The Business of Education

By Xinchen Li 

Thirty years after graduating from college, Jeffrey Thomas is using his skill as a business executive to help promote education in different realms. 

Thomas graduated Phi Beta Kappa from Dartmouth College in 1989 with a Bachelor of Arts degree in economics and government. He worked as president and chief executive officer for nearly twenty years in multiple companies that aim to enhance education and international communication. 

On February 28, Thomas was named Co-CEO of Scientific Leaning Corp., a publicly-traded company that develops and delivers language learning and reading enhancement products based on neuroscience research. 

Educational business is not just about making profits, but also accomplishing a social mission and supplying a product that changes people’s lives, Thomas observed.

“In general, I believe the more educated people are, the better they can live their lives,” Thomas said. “They can improve their jobs, their day-to-day lives, and their relationships with others.”

Thomas served from 1996 to 2013 as the CEO and president of Ambassadors Group, Inc., a company that helps students from over 100 different countries travel and study abroad. 

“The Ambassador Program is all about using travel as a vehicle for education,” Thomas said. 

Most of the students who participate in the program are from junior high or high school. Students at that age are more open minded and more willing to engage with a foreign experience without preconceived ideas, Thomas noted. 

For the program, students stay in a foreign country for approximately three weeks, Thomas said. They live with a host family and immerse themselves in the local life, experiencing everyday activities in a different way, such as buying groceries from a street vendor instead of from a grocery store. Students also learn about societal issues in different cultures by communicating with local government officials.

“[We make arrangements] with the goal that the students would see the world from that culture’s perspective,” Thomas said. 

The program proves to be life-changing for many participants, Thomas added. Many decide to study abroad, get involved in foreign service, or pursue a career in international business after they come back from the exchange program, although they may have never considered these options before. 

Thomas mentioned that the program helps American students develop an international perspective, an aspect that he observes is lacking in the American educational system. 

“Americans need a lot of international experience and perspectives as the world becomes increasingly blended, mixed, and globalized,” he said. 

The Ambassador Program aims to improve young people’s cultural intelligence, a parameter that evaluates an individual’s ability to navigate and understand other cultures and work with diverse groups of people, Thomas said. 

His unique career path has enabled Thomas not only to involve young people in global conversations but also to assist other Americans in adapting to new professional demands.

Thomas is also executive chairman of Telemedia Trainco Holdings—a provider of training programs for large industrial companies around the world—and CEO of Jade Learning, LLC—a company that provides continuing education and training for working professionals.  

Both companies aim to provide workers with the chance to further educate themselves and to learn what is changing about their jobs, how they can become better at these jobs, or how they can move to another level, Thomas noted. 

“We live in a changing world,” Thomas said. “You have to change with it.”

Another essential component of continuing education is equipping workers with skills to collaborate with others, Thomas said. 

“Business is a team sport, and the best team wins,” he added. 
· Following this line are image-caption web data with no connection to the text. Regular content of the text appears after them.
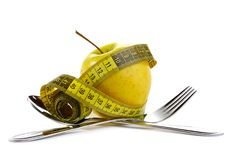 Diet concept. Fresh apple of the measuring tape. Royalty Free Stock Image
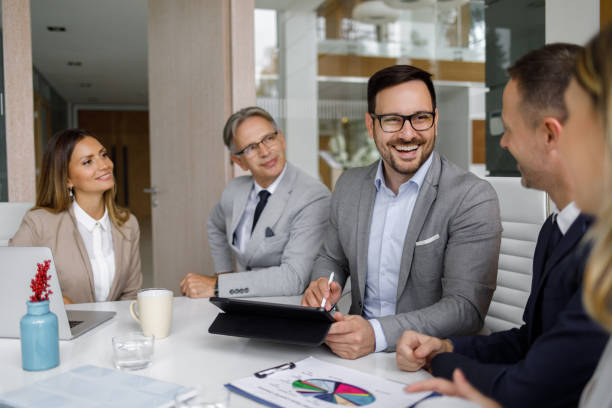 Group of business people having meeting around tablet computer stock photo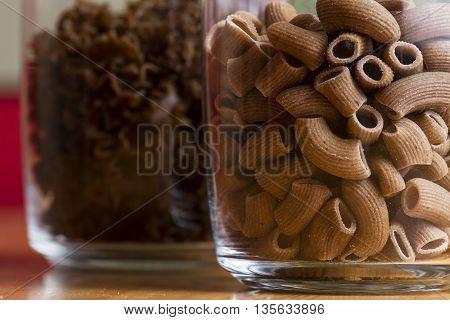 Uncooked macaroni pasta in a jar closeup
Continuing education is essential in our constantly changing world, Thomas mentioned. As technology makes many jobs obsolete and increases the need for workers in new areas and new jobs, reeducation and retraining will become more and more necessary in the next few years. 

Now as Co-CEO of Scientific Learning, Thomas plans to help enhance the reading and learning skills of children with learning obstacles as well as foreign language learners. Fast ForWord, the primary product of Scientific Learning, is a language and reading intervention program focused on personalized practice to enhance a reader’s memory, attention, processing, and sequencing skills. 

Thomas explained that he decided to engage with the company because the learning programs designed by Scientific Learning helped his own children overcome obstacles in self-expression and comprehension when they were toddlers. 

Now expanding the services of the company to China, home to the largest and fastest growing foreign English-learning market in the world, Thomas hopes Scientific Learning’s software will help school-age children in China learn English more effectively and efficiently. 

Thomas is impressed by how Phi Beta Kappa has grown and changed since he graduated from college, he said. His passion is also in perfect alliance with the ideals of Phi Beta Kappa, which encourage young people to improve the world with what they have learned. 

  

“Phi Beta Kappa encourages students to pursue education and change things around themselves as they move through their lives,” Thomas said. “It was what I wanted to achieve with my career, too.”

“When you go through this world, you don’t want to just leave footprints saying that I did this and this in business,” Thomas said. “You want to say that you have made things better around you as you pass through.”

Xinchen Li is a junior at Duke University, majoring in political science and economics. She transferred to Duke from the University of California, Los Angeles, where she became a member of Phi Beta Kappa in 2017. UCLA is home to the Eta of California Chapter of Phi Beta Kappa. Duke is home to the Beta of North Carolina Chapter.